[[ SOURCE EXTRACT open ]]

Boris Johnson vows to get on with being prime minister
Boris Johnson has said he is determined to "get on" with his job, in his first Commons appearance since surviving a confidence vote in his leadership.
Amid testy exchanges at Prime Minister's Questions, Labour MP Dame Angela Eagle told Mr Johnson he was loathed and should resign.
But the prime minister said his political career had "barely begun".
Four in 10 Tory MPs declared a lack of confidence in Mr Johnson's leadership in Monday's vote.
The worse-than-expected result followed several months of difficulties for the prime minister, who has received ongoing criticism over parties that took place in Downing Street during lockdown.
Following the vote, the prime minister promised to "draw a line" under his recent difficulties and announce a widespread programme of reforms to help deal with crime, the NHS and the rapidly rising cost of living.
His ministers have stood by him, but in the first departure from government since the vote, Baroness Helena Morrissey left her job at the Foreign Office on Wednesday.
In an interview with LBC radio, Baroness Morrissey said some Tory MPs considered the prime minister "a liability" and she had not seen "any contrition" from him after the confidence vote.
The BBC understands Foreign Secretary Liz Truss found Baroness Morrissey's comments "outrageous" and the peer "jumped before she was pushed".
Meanwhile, at a noisy Prime Minister's Questions, Mr Johnson reiterated his commitment to remain in power.
Asking the first question, Dame Angela said: "This week's events have demonstrated just how loathed this prime minister is, and that's only in his own party.
"As his administration is too distracted by its internal divisions to deal with the challenges we face, can the prime minister explain if 148 of his own backbenchers don't trust him why on earth should the country?"
Mr Johnson replied: "I can assure her in a long political career so far - barely begun - I've of course picked up political opponents all over and that is because this government has done some very big and very remarkable things which they didn't necessarily approve of.
"And what I want her to know is that absolutely nothing and no-one, least of all her, is going to stop us with getting on delivering for the British people."

[[ SOURCE EXTRACT closed ]]

- TASK 1 -
Rewrite the passage of the Boris Johnson article starting at "Asking the first" and ending at "his own party.", swapping "loathed" for "disliked".
- TASK 2 -
Write the next few sentences of the article about Boris Johnson, picking up after its final line.
The data has nothing to do with the article on Boris Johnson.

[[ SOURCE MATERIAL open ]]

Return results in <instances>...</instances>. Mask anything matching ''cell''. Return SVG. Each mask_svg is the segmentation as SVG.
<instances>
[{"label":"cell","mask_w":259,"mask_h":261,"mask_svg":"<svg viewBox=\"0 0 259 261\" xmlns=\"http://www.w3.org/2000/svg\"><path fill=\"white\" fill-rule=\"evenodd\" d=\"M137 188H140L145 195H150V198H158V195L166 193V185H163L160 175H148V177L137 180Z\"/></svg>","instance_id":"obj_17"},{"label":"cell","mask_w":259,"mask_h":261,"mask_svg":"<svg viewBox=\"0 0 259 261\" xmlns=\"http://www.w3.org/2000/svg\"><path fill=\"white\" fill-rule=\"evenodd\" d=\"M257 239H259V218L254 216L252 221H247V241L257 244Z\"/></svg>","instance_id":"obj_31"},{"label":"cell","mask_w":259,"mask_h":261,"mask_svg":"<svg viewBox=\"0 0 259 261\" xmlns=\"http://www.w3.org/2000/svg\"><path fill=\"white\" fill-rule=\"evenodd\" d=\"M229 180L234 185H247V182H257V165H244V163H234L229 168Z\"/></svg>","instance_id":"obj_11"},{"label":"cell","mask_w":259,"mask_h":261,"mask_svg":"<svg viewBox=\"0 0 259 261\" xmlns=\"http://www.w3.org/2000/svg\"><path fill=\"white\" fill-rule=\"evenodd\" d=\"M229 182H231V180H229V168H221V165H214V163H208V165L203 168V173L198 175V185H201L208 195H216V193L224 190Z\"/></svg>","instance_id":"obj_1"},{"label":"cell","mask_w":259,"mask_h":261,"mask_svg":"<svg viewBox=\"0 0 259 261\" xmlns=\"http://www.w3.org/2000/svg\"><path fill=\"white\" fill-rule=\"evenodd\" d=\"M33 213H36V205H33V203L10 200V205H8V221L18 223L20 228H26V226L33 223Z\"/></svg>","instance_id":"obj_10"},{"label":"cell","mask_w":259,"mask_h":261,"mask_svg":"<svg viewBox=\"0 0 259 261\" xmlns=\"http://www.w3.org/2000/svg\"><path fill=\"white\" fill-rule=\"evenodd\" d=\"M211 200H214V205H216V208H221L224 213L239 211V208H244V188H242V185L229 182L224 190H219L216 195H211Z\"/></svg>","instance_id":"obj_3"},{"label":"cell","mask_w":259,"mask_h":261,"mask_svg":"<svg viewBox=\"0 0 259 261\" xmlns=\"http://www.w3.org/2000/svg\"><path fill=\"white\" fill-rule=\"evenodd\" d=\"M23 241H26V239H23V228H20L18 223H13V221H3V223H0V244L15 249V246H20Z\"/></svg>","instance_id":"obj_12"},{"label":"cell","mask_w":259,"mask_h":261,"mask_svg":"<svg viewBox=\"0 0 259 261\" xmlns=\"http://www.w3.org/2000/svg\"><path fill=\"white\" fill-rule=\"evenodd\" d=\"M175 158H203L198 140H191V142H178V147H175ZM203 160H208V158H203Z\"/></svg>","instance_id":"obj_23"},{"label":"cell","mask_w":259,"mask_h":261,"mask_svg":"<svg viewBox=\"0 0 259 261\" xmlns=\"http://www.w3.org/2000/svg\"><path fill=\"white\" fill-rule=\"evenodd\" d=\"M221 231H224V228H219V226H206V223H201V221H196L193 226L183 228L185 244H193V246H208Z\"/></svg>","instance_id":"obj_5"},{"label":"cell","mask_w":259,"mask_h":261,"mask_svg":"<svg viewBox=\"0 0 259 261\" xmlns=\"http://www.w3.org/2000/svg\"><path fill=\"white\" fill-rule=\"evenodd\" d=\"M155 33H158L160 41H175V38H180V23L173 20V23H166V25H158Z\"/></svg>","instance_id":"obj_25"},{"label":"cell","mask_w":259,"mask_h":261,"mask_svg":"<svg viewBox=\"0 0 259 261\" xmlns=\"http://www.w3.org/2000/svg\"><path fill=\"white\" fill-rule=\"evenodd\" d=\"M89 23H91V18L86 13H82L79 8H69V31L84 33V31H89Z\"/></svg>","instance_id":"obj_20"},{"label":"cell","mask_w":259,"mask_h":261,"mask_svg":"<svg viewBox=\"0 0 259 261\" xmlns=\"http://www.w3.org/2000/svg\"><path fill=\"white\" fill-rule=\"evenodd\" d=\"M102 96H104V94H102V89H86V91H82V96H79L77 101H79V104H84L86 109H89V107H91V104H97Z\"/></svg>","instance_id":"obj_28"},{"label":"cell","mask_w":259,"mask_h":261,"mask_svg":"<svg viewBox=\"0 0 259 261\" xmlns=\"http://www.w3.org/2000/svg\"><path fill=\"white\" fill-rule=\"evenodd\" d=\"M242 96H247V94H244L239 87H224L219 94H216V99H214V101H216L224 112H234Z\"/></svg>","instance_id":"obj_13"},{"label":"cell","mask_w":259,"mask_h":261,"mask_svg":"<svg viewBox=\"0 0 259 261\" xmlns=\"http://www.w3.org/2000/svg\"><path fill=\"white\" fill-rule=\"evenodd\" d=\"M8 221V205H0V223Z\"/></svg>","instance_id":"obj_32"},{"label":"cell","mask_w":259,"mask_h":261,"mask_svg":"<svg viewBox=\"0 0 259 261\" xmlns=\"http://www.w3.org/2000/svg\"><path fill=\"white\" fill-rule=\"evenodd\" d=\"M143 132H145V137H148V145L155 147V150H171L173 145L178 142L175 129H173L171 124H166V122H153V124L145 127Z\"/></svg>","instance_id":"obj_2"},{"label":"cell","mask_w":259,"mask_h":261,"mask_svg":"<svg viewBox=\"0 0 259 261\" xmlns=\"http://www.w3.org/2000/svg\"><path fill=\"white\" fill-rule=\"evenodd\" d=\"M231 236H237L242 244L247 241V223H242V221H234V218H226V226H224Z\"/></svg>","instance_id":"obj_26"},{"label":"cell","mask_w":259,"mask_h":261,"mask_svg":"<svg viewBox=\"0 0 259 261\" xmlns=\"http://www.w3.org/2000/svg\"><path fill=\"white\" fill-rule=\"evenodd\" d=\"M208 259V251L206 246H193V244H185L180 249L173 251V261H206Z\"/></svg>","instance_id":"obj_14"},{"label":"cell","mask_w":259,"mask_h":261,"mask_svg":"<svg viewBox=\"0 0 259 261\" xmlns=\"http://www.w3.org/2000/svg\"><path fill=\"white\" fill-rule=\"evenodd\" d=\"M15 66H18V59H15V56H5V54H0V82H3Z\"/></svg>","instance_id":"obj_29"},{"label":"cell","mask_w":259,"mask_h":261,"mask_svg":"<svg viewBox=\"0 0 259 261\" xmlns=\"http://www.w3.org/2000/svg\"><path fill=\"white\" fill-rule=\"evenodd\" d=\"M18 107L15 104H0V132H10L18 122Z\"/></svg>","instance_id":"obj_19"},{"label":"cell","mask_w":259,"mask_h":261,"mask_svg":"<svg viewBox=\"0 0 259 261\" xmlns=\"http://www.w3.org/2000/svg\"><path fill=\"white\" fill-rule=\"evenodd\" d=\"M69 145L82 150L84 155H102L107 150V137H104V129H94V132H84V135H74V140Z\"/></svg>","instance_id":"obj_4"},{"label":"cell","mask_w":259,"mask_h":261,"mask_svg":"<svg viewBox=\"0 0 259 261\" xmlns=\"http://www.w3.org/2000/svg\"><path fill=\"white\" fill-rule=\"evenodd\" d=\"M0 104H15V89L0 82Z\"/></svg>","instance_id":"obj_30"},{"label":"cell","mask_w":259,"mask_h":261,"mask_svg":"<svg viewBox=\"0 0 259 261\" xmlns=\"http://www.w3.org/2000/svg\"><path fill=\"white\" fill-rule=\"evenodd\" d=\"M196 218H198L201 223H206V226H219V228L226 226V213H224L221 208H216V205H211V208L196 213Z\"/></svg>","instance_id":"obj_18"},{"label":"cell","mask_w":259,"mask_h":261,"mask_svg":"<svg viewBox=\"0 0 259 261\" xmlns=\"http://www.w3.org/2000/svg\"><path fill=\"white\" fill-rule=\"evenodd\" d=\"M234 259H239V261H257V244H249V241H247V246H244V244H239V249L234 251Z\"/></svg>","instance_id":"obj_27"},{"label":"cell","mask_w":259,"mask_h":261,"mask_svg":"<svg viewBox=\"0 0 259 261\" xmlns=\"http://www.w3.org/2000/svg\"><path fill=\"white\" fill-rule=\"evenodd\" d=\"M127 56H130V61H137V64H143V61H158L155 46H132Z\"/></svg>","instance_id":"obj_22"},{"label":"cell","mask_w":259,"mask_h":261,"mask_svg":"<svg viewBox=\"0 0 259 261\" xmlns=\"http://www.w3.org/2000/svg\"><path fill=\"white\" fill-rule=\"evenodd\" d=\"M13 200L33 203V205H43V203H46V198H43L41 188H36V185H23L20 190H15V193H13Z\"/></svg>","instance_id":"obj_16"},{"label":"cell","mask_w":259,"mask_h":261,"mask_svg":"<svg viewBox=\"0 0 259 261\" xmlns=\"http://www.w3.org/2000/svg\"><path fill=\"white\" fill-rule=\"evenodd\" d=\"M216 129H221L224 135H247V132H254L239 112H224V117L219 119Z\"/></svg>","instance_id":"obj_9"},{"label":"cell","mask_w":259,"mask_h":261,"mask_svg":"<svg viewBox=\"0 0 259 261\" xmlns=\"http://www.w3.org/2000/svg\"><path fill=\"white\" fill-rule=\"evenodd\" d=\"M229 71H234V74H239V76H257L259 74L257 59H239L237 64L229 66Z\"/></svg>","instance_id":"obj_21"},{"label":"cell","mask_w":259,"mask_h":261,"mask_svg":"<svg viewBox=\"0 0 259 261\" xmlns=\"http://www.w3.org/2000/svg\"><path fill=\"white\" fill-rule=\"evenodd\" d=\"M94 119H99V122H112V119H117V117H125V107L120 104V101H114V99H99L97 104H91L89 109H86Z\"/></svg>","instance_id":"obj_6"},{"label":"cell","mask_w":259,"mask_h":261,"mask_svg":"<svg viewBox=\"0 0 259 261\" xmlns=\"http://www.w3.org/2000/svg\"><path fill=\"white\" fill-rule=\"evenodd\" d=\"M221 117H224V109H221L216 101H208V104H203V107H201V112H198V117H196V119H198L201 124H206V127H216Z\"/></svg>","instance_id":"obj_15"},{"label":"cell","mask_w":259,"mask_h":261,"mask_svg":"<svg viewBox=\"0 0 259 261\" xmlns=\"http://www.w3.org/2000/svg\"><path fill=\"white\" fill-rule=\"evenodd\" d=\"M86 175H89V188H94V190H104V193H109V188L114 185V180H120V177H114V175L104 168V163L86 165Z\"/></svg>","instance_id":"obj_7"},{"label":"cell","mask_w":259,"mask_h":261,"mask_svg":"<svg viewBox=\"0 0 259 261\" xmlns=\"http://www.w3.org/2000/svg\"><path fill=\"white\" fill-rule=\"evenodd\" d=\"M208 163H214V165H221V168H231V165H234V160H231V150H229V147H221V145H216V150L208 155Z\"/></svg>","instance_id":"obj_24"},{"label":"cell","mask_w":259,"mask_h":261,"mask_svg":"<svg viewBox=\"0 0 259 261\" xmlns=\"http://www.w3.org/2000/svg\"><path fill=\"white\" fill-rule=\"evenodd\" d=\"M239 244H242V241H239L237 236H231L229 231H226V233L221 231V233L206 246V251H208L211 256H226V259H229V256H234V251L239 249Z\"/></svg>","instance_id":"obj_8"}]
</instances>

[[ SOURCE MATERIAL closed ]]

- EXERCISE RESPONSE 1 -
Asking the first question, Dame Angela said: "This week's events have demonstrated just how disliked this prime minister is, and that's only in his own party.

- EXERCISE RESPONSE 2 -
Labour leader Sir Keir Starmer focused his questions on the government's record on the NHS, while the SNP's Westminster leader, Ian Blackford, called Mr Johnson, who was fined in April for attending an illegal Downing Street gathering during lockdown, a "dead man walking".
He accused the prime minister of "failing to recognise that these parties were against the law, it's that signal that the rules don't apply to him the way that they do for everyone else".
"That's not the behaviour of someone who can remain in office, its someone that quite simply needs to be removed from office," Mr Blackford added.
The prime minister's victory in the confidence vote means that, under Conservative Party rules, he cannot face another such test of his leadership for another year.
But Mr Johnson is coming under pressure from some of his own MPs to cut taxes in an effort to boost the economy and help ease the burden on households caused by the rapidly rising cost of living.
Business Secretary Kwasi Kwarteng, Health Secretary Sajid Javid and trade minister Penny Mordaunt all said they would like this to happen.
But the prime minister's spokesperson played down the immediate prospect of this happening, saying it was important to be "responsible" at a time when finances were in "very difficult position following the global pandemic".
They added that plans for further tax cuts would be set out "as soon as it is fiscally responsible to do so".
There were no unfriendly questions from Tory MPs about his future to the PM in the chamber, but in a column in the Times newspaper, Conservative former cabinet minister David Davis accused Mr Johnson of "letting things slide" and warned him to "get his act together" quickly or leave office.